# Exercise description
Change "measurable separation" to "straight-line distance" in the lines from the line with "Among the options" to the line with "87 centimetres", keeping everything else the same, and return only those lines.
####
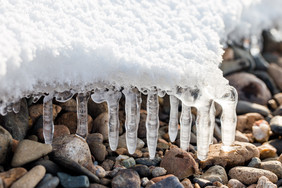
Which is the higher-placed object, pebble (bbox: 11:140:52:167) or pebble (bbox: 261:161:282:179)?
pebble (bbox: 11:140:52:167)

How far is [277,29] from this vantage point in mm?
3816

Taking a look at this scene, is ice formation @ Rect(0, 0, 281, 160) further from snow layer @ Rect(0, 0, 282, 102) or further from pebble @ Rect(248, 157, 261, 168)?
pebble @ Rect(248, 157, 261, 168)

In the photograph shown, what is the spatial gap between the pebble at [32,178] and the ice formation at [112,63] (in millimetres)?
317

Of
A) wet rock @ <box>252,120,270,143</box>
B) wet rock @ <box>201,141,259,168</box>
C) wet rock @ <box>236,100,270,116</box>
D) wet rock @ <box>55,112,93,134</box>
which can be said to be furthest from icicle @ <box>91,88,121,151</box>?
wet rock @ <box>236,100,270,116</box>

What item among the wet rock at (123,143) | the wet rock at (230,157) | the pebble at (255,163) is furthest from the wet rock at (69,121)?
the pebble at (255,163)

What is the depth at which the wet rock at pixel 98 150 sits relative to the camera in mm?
1930

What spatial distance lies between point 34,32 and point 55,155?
1.97ft

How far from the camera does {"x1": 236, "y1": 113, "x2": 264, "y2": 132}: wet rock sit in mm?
2604

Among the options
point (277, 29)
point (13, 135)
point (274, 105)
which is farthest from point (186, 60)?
point (277, 29)

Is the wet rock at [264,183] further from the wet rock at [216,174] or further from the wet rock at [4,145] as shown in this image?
Result: the wet rock at [4,145]

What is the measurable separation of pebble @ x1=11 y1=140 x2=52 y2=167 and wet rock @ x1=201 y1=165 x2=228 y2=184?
87 centimetres

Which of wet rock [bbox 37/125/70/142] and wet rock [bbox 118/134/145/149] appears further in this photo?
wet rock [bbox 118/134/145/149]

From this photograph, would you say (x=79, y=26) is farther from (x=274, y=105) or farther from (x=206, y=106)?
(x=274, y=105)

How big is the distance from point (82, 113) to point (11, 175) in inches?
21.4
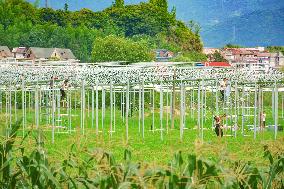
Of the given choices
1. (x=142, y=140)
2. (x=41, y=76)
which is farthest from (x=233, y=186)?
(x=41, y=76)

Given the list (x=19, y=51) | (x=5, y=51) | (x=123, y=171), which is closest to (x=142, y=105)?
(x=123, y=171)

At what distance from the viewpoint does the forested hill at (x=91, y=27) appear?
95.7 meters

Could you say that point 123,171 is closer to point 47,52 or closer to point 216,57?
point 216,57

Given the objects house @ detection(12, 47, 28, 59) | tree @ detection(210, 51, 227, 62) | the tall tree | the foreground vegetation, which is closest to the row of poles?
the foreground vegetation

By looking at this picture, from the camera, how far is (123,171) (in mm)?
6852

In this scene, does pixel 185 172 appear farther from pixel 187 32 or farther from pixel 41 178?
pixel 187 32

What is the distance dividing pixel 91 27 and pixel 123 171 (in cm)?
10040

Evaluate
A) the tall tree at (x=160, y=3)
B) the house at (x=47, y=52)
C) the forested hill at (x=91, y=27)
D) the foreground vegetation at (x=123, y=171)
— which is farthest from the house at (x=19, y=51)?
the foreground vegetation at (x=123, y=171)

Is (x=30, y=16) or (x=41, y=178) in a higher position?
(x=30, y=16)

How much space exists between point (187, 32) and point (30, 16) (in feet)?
73.6

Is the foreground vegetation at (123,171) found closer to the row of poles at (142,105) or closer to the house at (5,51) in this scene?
the row of poles at (142,105)

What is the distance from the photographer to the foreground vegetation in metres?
6.54

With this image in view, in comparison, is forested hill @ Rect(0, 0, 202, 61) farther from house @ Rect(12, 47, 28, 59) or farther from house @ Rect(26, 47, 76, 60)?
house @ Rect(12, 47, 28, 59)

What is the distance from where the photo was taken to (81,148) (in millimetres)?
7375
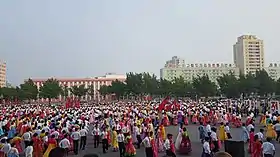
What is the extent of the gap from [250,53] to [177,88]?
3146 inches

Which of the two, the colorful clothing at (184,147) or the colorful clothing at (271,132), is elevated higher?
the colorful clothing at (271,132)

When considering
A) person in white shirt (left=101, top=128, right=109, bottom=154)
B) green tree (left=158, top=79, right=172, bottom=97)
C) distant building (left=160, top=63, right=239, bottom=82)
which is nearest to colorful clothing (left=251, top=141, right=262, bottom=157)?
person in white shirt (left=101, top=128, right=109, bottom=154)

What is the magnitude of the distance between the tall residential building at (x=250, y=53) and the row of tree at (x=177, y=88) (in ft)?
240

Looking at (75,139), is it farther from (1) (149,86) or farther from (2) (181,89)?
(1) (149,86)

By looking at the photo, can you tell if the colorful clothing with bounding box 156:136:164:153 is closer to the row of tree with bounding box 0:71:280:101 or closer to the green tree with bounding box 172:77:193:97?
the row of tree with bounding box 0:71:280:101

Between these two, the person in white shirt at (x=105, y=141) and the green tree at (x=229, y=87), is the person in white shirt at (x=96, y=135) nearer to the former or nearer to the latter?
the person in white shirt at (x=105, y=141)

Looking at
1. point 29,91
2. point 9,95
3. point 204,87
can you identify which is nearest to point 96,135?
point 204,87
####
# Full answer
Among the options
point (277, 29)
point (13, 135)
point (274, 105)
which is farthest from point (186, 60)?
point (277, 29)

Is the wet rock at [264,183] further from the wet rock at [216,174] or further from the wet rock at [4,145] as shown in this image?
Result: the wet rock at [4,145]

What is the straight-line distance of pebble @ x1=11 y1=140 x2=52 y2=167 and wet rock @ x1=201 y1=165 x2=228 y2=184?
87 centimetres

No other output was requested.